Transcribe the listing verbatim, please, with images dropped.

Information given:
%%
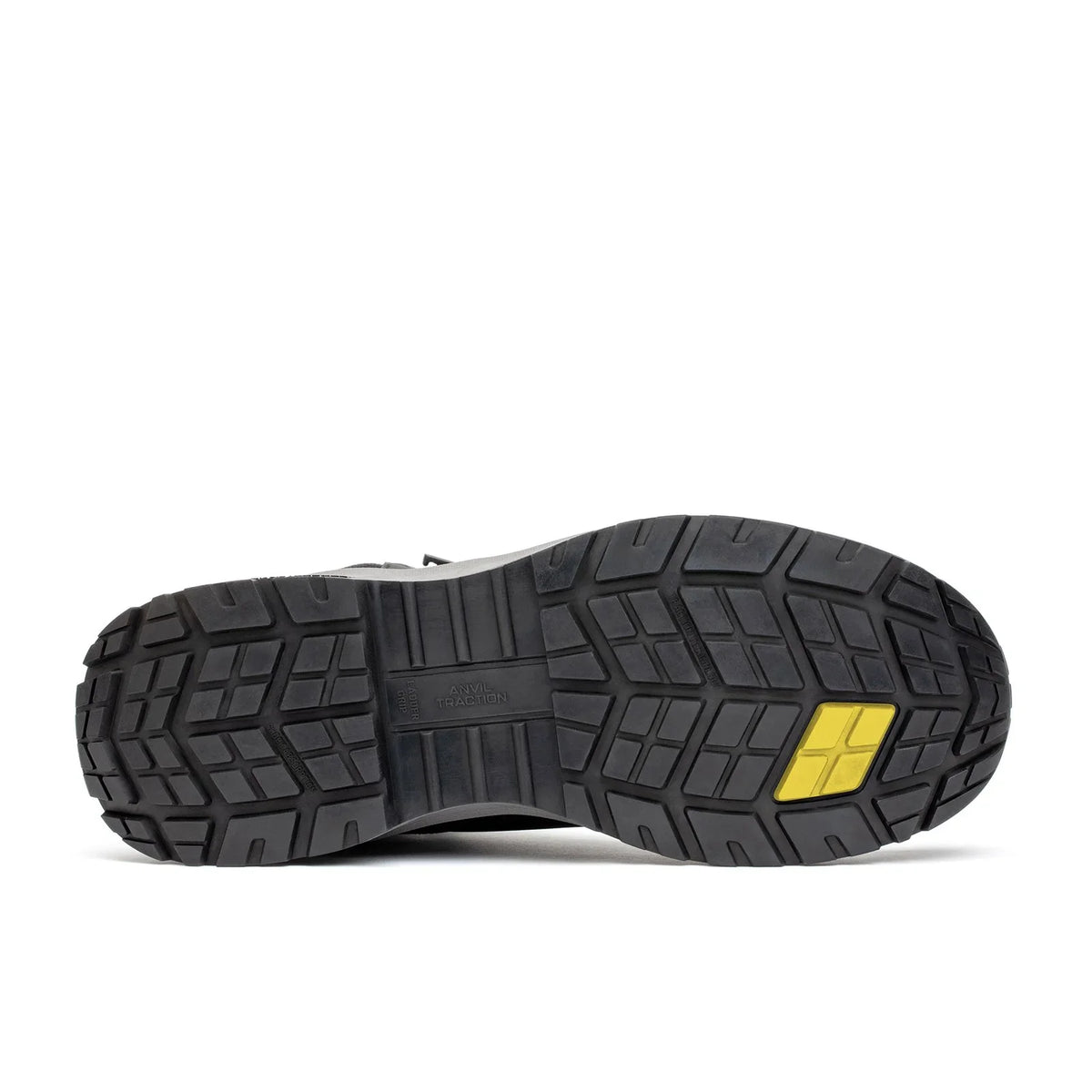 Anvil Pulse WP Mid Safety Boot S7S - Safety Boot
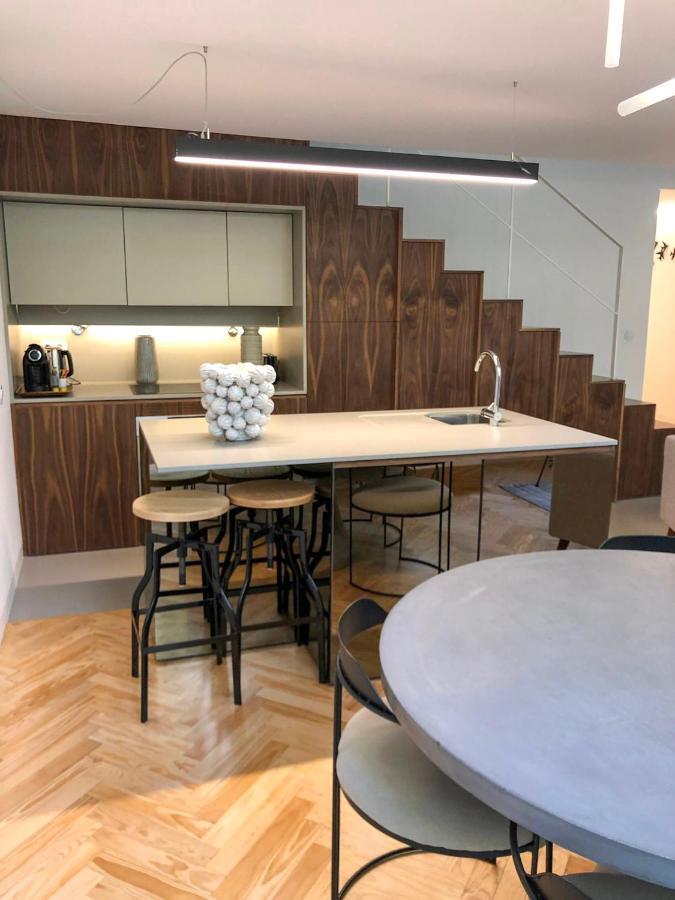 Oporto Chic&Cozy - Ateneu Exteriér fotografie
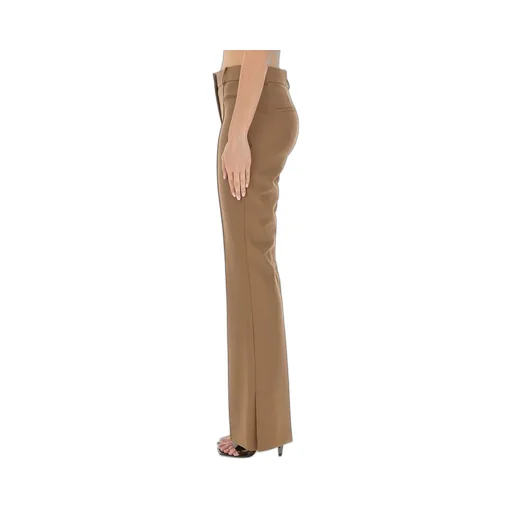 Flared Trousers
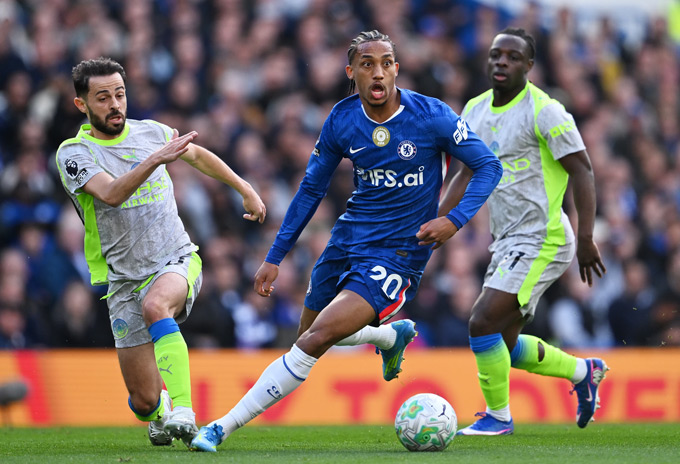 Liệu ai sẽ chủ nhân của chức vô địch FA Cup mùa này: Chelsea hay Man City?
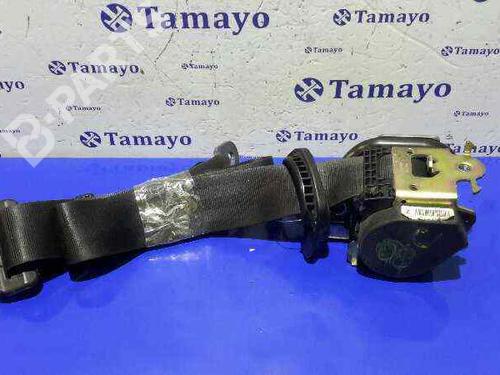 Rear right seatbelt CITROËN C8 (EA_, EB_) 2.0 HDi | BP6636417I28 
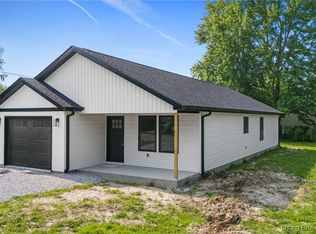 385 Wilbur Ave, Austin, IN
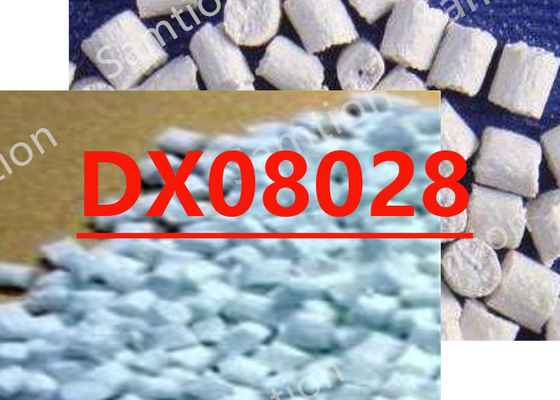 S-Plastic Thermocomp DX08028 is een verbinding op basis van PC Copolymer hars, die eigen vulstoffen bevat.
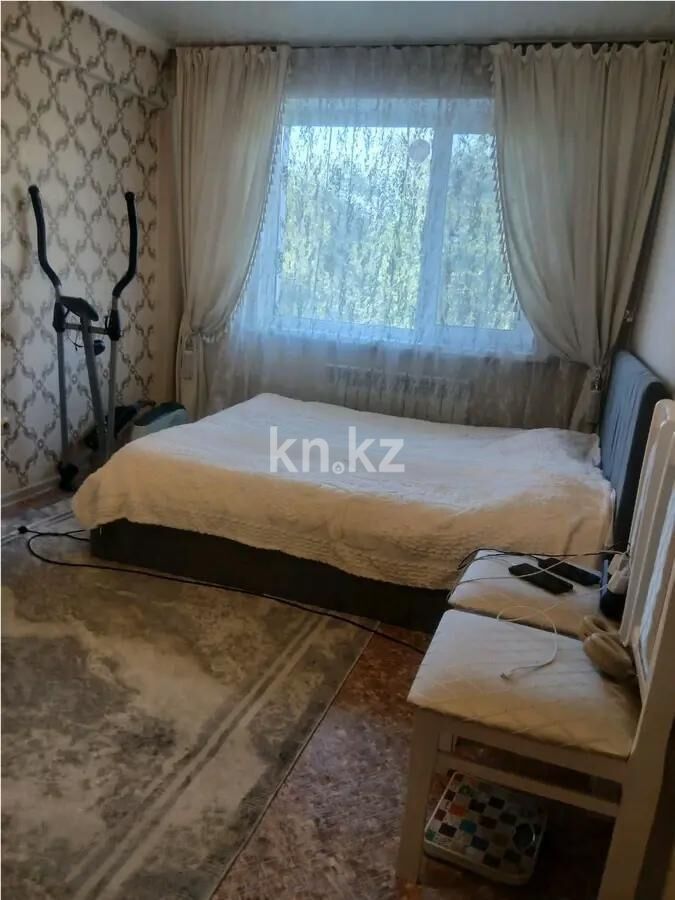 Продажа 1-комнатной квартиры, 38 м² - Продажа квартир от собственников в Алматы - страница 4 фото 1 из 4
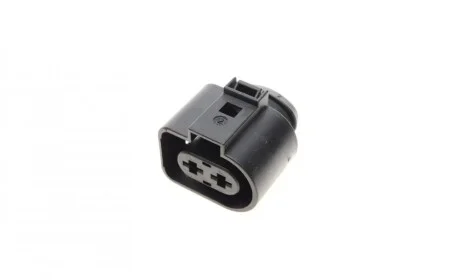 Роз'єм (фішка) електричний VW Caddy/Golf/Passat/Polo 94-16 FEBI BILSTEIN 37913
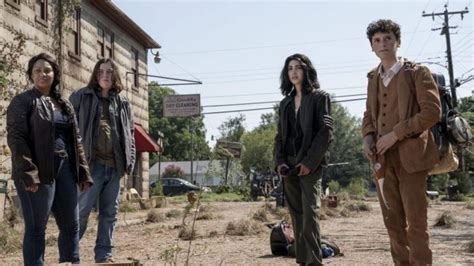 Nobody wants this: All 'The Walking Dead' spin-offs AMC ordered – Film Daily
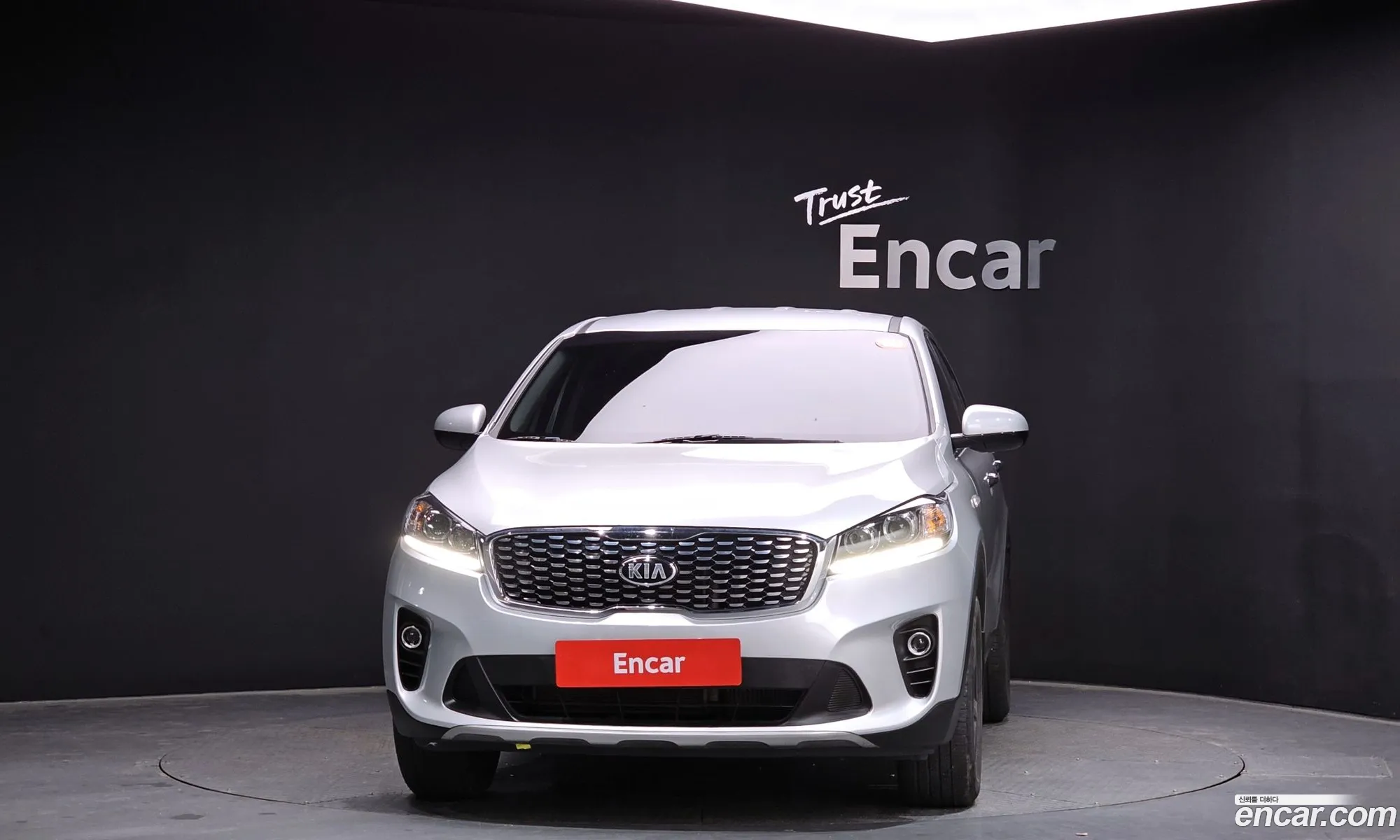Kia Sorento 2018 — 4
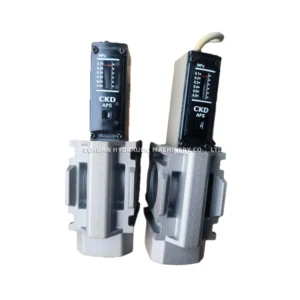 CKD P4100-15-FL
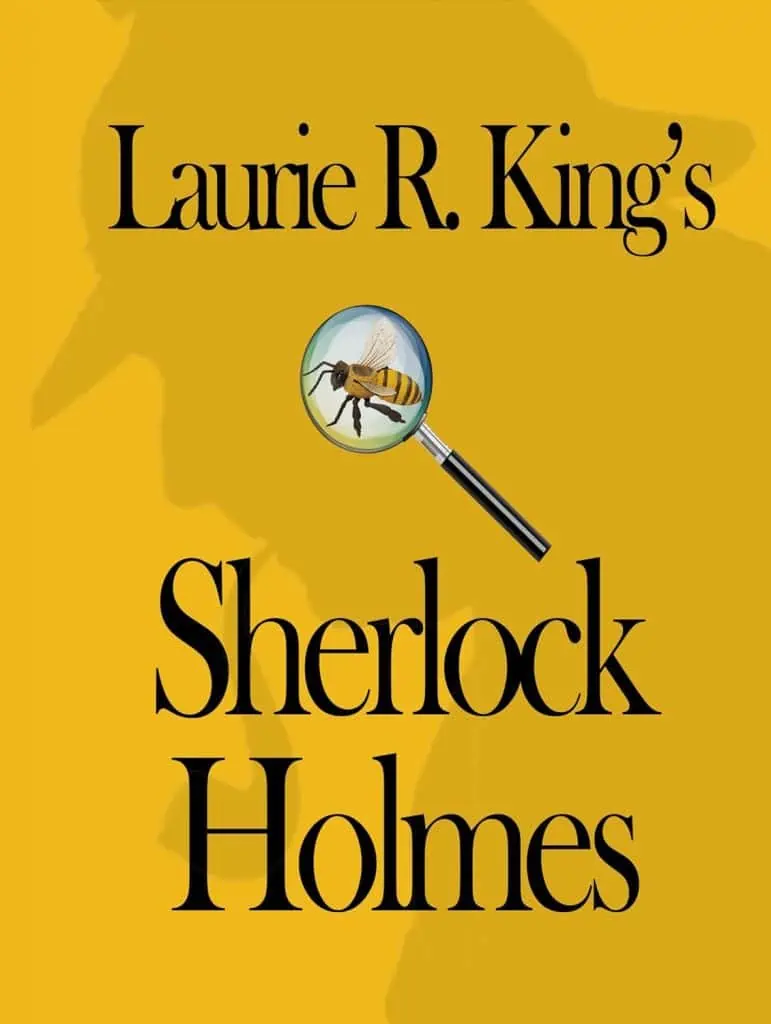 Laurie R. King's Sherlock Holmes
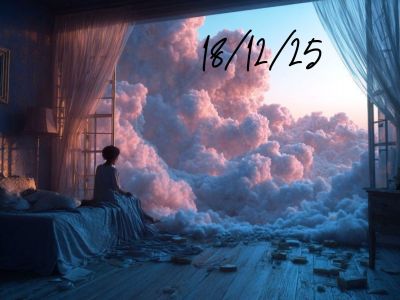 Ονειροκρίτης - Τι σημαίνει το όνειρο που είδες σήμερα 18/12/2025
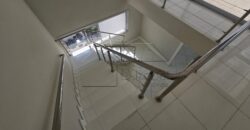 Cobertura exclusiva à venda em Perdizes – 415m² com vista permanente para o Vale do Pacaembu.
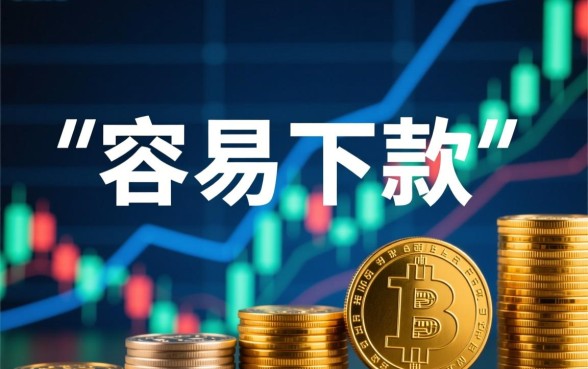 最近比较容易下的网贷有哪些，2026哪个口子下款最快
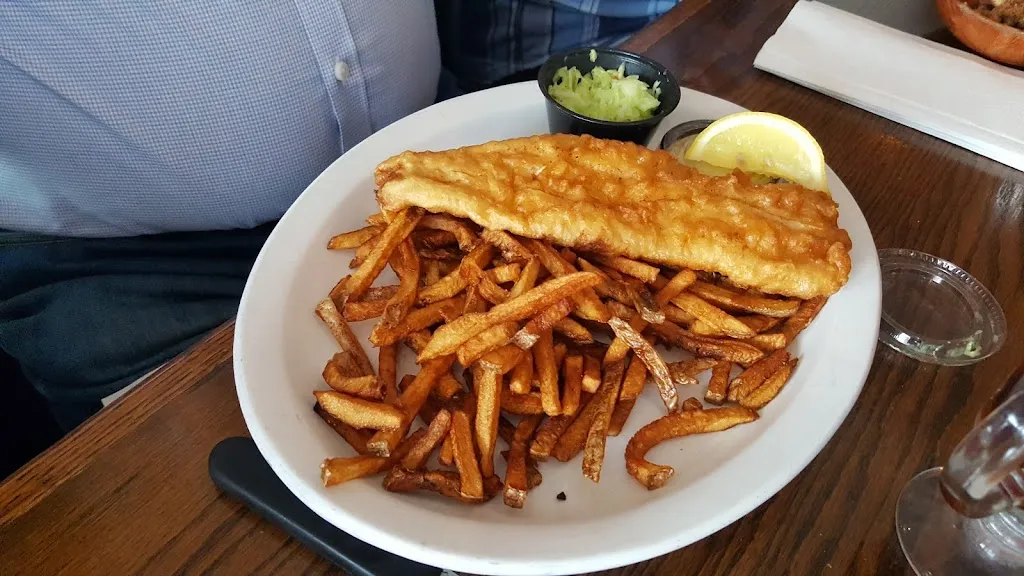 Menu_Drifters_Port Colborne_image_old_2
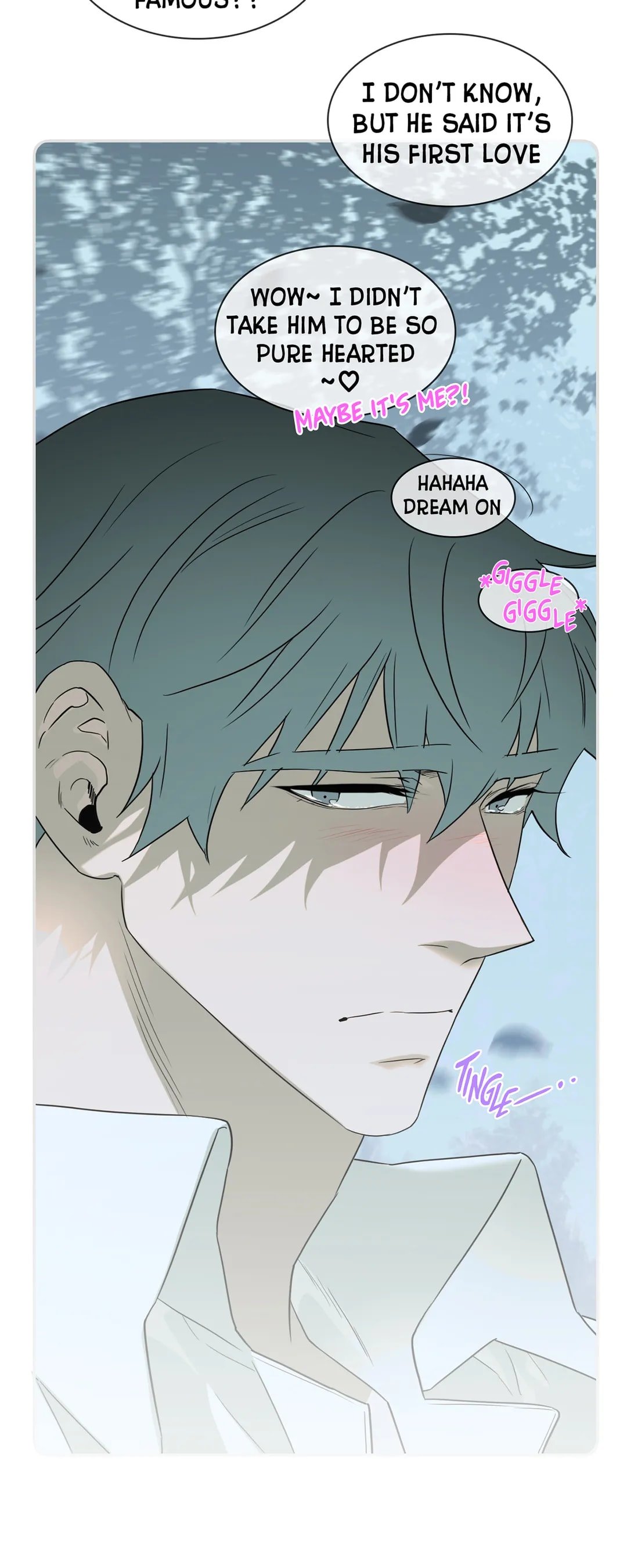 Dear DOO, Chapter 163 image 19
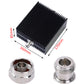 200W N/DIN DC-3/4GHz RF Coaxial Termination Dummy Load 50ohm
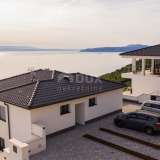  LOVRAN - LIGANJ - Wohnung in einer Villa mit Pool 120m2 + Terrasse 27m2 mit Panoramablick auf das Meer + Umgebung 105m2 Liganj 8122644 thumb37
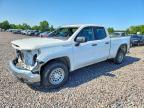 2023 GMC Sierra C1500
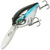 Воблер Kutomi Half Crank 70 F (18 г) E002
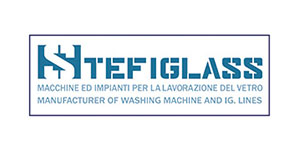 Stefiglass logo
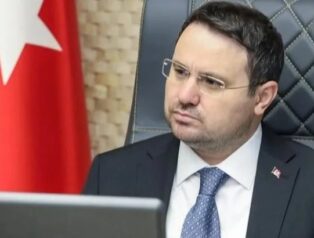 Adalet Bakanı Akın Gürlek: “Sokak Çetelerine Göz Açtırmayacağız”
%%
Written answer:
 Anvil Pulse WP Mid Safety Boot S7S - Safety Boot
 Oporto Chic&Cozy - Ateneu Exteriér fotografie
 Flared Trousers
 Liệu ai sẽ chủ nhân của chức vô địch FA Cup mùa này: Chelsea hay Man City?
 Rear right seatbelt CITROËN C8 (EA_, EB_) 2.0 HDi | BP6636417I28 
 385 Wilbur Ave, Austin, IN
 S-Plastic Thermocomp DX08028 is een verbinding op basis van PC Copolymer hars, die eigen vulstoffen bevat.
 Продажа 1-комнатной квартиры, 38 м² - Продажа квартир от собственников в Алматы - страница 4 фото 1 из 4
 Роз'єм (фішка) електричний VW Caddy/Golf/Passat/Polo 94-16 FEBI BILSTEIN 37913
 Nobody wants this: All 'The Walking Dead' spin-offs AMC ordered – Film Daily
Kia Sorento 2018 — 4
 CKD P4100-15-FL
 Laurie R. King's Sherlock Holmes
 Ονειροκρίτης - Τι σημαίνει το όνειρο που είδες σήμερα 18/12/2025
 Cobertura exclusiva à venda em Perdizes – 415m² com vista permanente para o Vale do Pacaembu.
 最近比较容易下的网贷有哪些，2026哪个口子下款最快
 Menu_Drifters_Port Colborne_image_old_2
 Dear DOO, Chapter 163 image 19
 200W N/DIN DC-3/4GHz RF Coaxial Termination Dummy Load 50ohm
  LOVRAN - LIGANJ - Wohnung in einer Villa mit Pool 120m2 + Terrasse 27m2 mit Panoramablick auf das Meer + Umgebung 105m2 Liganj 8122644 thumb37
 2023 GMC Sierra C1500
 Воблер Kutomi Half Crank 70 F (18 г) E002
 Stefiglass logo
 Adalet Bakanı Akın Gürlek: “Sokak Çetelerine Göz Açtırmayacağız”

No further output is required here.